There were helicopters, rappers and griots singing louder and more plaintively than Youssou N’Dour. There were dancers in orange and lots of make-up, thousands of women dressed like Swiss confectionery and tens of thousands of young men in white T-shirts, supporters of the Dakar-based Gris Bordeux. There were marabouts, ministers and comedians. The event was covered live by 11 radio stations — this wrestling is more popular than soccer in Senegal.
I had lunch with a legendary old fighter, Birahim Ndiaye. He owns a five-storey building where his 11 children, his mother and his two wives live. Everywhere we went in his neighbourhood, we were told ”Ahh, Birahim, il est tres gentile.”
In true teranga style, he hosted us for lunch. He is a heavily muscled man who looks 10 years younger than his age, but for the cauliflower ears acquired in his fights. He had a reputation for fearlessness — he never let go. He won 31 out of 50 matches in a career lasting 30 years. Now he trains younger fighters.
All the major ethnic groups of Senegal still practise their version of traditional wrestling. But in Dakar, where for the past hundred years or so people have come and become more Dakar than Wolof, the Dakar style developed. Most traditional wrestling involves felling an opponent in a round ring of sand. It is a highly technical sport, and often lasts just a few seconds.
In Dakar, fist fighting entered the sport, and the style developed over many years, picking and discarding influences. Even so, in the strange way that things are in Senegal — where designer clothes and amulets cohabit happily — the sport remained traditional, but at the same time urban and edgy.
Senegal operates an almost unique system in Africa — civil and traditional structures don’t seem to clash with changing time. They adapt.
In the 1990s, one giant man who called himself Mike Tyson, a stubborn, loud, proud man who claimed he belonged to the brotherhood of the ”Don’t Cares”, brought the country to a standstill by introducing new dances and new fighting moves. He was media savvy and branded himself. Soon, his fights were commanding more than $100 000 and were televised. And a tradition over a thousand years old entered the media age with a bang.
More than a century ago, mystic and philosopher Cheik Amadou Bamba began a movement that helped convert most people in Senegal to Islam. Like almost everything here, the religious movement was very self-consciously Senegambian — and paid no heed to any sort of Arabisation. The focus was on finding an Islam that could cohabit comfortably with mostly Wolof cultural structures. The brotherhood, now called Mouridism, focused on work and spirituality.
It seems to me that at the heart of Bamba’s teachings was an idea that a new world was coming, and people needed a strong written philosophy and world view that could deal with this coming world — at the time embodied by the French.
Today, Bamba’s village, Touba, is West Africa’s fastest-growing city.
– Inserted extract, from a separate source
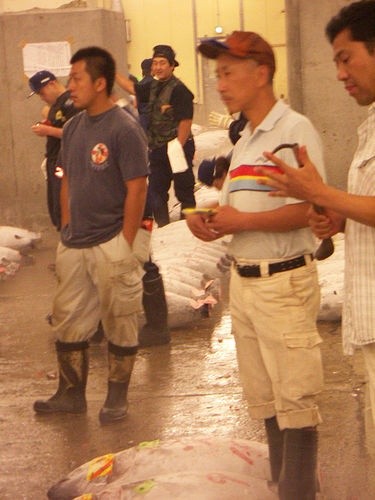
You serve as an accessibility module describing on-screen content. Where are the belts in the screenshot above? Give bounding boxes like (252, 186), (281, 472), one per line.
(235, 254), (313, 277)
And Mourides have spread out into the world, red-eyed and dry-skinned, working 18 hours a day in a sort of religious capitalism that says jihad is leaving home to create wealth and send it back.
What strikes me most about life here is how much family structures are venerated, even under the pressures of poverty. No child soldiers will come from here — nobody is really removed from family. There are brotherhoods for dope-smoking, drum-beating, Rasta-type people — the Baye Fall; there are brotherhoods for shopkeepers; there are Catholic families who quite comfortably marry Muslims.
In everything, big or small, great care is taken to make sure social relations remain good. So Senegal has voted for Catholic presidents and so on. After all, he is one of us, they seem to say.
You may have seen them. In Cape Town, in Johannesburg. Upstanding and tall dark men — who account to nobody, and who are all very gentile.
When a hundred thousand or so people spilled out of the stadium, after an intense moment of high violence, I felt utterly safe. I wonder whether the M-Nets and such of this world will one day cover this. Or visit Lamu during the dhow races and see some of the best sailors you will every see. And maybe Supersport can dish up something beyond Becks.